In this prosecution, the government failed to adduce any evidence or assert any facts through the factual basis, rearraignment hearing, sentencing hearing, pre-sen-tence investigation report, or indictment, that Planck acquired possession of any of the pornographic images and movies at different times. Even though such an omission could be fatal to a prosecution under different circumstances, it is not here: Given the overwhelming number of images and movies stored on the computers and diskettes in Planck’s house, it would exceed credulity to conclude that Planck acquired, or could have acquired, all the images and movies at the very same time. In this guilty-plea case, the district court did not clearly err in implicitly finding that, based on and supported by the evidence actually presented, Planck must
I remain troubled, however, by the government’s failure to present any affirmative evidence or assert any discrete facts to support the requirement of Planck’s having acquired the images and movies at more than one time. It could not have been difficult for the government to ascertain when Planck downloaded each of the images and movies, especially in light of the government’s ability to perform the more difficult task of tracing the upload of images by Planck, a resident of Kingwood, Texas, to an online sharing community operating in Newark, New Jersey.
I am even more disturbed by the government’s and probation office’s apparent failure to recognize the law in this circuit concerning multiple possession offenses in general.

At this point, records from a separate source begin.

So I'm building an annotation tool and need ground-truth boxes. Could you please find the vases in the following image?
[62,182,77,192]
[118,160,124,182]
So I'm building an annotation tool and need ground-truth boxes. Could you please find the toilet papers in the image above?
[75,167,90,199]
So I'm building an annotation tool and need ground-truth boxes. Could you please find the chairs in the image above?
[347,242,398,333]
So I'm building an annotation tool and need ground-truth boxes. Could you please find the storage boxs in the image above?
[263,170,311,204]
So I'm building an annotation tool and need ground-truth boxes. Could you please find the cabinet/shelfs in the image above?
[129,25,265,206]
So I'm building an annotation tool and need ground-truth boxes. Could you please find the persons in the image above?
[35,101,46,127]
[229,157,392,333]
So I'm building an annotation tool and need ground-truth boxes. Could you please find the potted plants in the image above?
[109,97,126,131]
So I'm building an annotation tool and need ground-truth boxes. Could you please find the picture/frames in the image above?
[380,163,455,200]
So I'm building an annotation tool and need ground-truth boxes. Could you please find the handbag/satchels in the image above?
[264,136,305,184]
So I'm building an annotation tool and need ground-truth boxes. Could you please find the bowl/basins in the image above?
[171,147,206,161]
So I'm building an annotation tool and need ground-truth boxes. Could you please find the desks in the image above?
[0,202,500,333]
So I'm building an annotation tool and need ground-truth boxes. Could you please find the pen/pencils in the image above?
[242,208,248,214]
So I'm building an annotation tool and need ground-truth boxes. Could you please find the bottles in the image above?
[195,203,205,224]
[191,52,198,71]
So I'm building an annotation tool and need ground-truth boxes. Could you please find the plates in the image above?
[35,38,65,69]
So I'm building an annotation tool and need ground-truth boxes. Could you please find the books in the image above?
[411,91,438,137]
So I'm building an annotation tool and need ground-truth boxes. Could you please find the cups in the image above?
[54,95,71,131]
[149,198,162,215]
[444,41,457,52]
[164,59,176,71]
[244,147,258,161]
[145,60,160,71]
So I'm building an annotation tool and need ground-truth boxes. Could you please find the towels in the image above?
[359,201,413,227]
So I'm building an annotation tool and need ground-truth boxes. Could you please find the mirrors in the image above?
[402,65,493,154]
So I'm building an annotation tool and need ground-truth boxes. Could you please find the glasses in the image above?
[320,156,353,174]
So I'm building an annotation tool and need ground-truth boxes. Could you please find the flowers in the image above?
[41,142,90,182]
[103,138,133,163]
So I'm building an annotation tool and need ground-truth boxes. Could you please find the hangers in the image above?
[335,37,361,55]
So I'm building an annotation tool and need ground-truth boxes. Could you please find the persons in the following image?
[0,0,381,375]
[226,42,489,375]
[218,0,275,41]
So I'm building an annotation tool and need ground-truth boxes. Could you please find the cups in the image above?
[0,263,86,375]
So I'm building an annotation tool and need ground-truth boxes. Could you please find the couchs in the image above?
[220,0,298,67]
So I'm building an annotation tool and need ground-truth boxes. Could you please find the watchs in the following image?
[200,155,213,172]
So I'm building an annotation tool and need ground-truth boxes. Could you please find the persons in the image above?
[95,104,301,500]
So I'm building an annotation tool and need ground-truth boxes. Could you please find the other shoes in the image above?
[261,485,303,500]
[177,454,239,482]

Even though this case is, in the narrowest sense, one of first impression under this statute and these discrete facts, it remains a contraband possession case at its core. Yet at no time, either in the district court or on appeal, has the government or probation office acknowledged, recognized, or represented that the only way to support multiple possession charges against a defendant in Planck’s position is to allege and prove that he either acquired possession of the images and movies at different times or stored them in different places. Here, the government either failed to determine the applicable law before prosecuting Planck or simply disregarded it.
Had the facts of this case been but slightly different, the result might well have been different too. And, although the only thing at stake in this particular multiplicity issue is a $200.00 special assessment fee, it would have been a miscarriage if we had been left no choice but to reverse all but one of these convictions of an admitted child pornographer simply because the government failed either to learn the law or to present the necessary factual underpinnings. A word (actually, quite a few words) to the wise should be sufficient.
Notes
. Although the desktop computer was found in Planck's living room, the laptop computer in his dining room, and the diskettes in his bedroom, all were stored in his house at the same time. Under these facts, it is feckless to contend that these items were stored in different places. Possession of all items within Planck’s home was storage in the same place.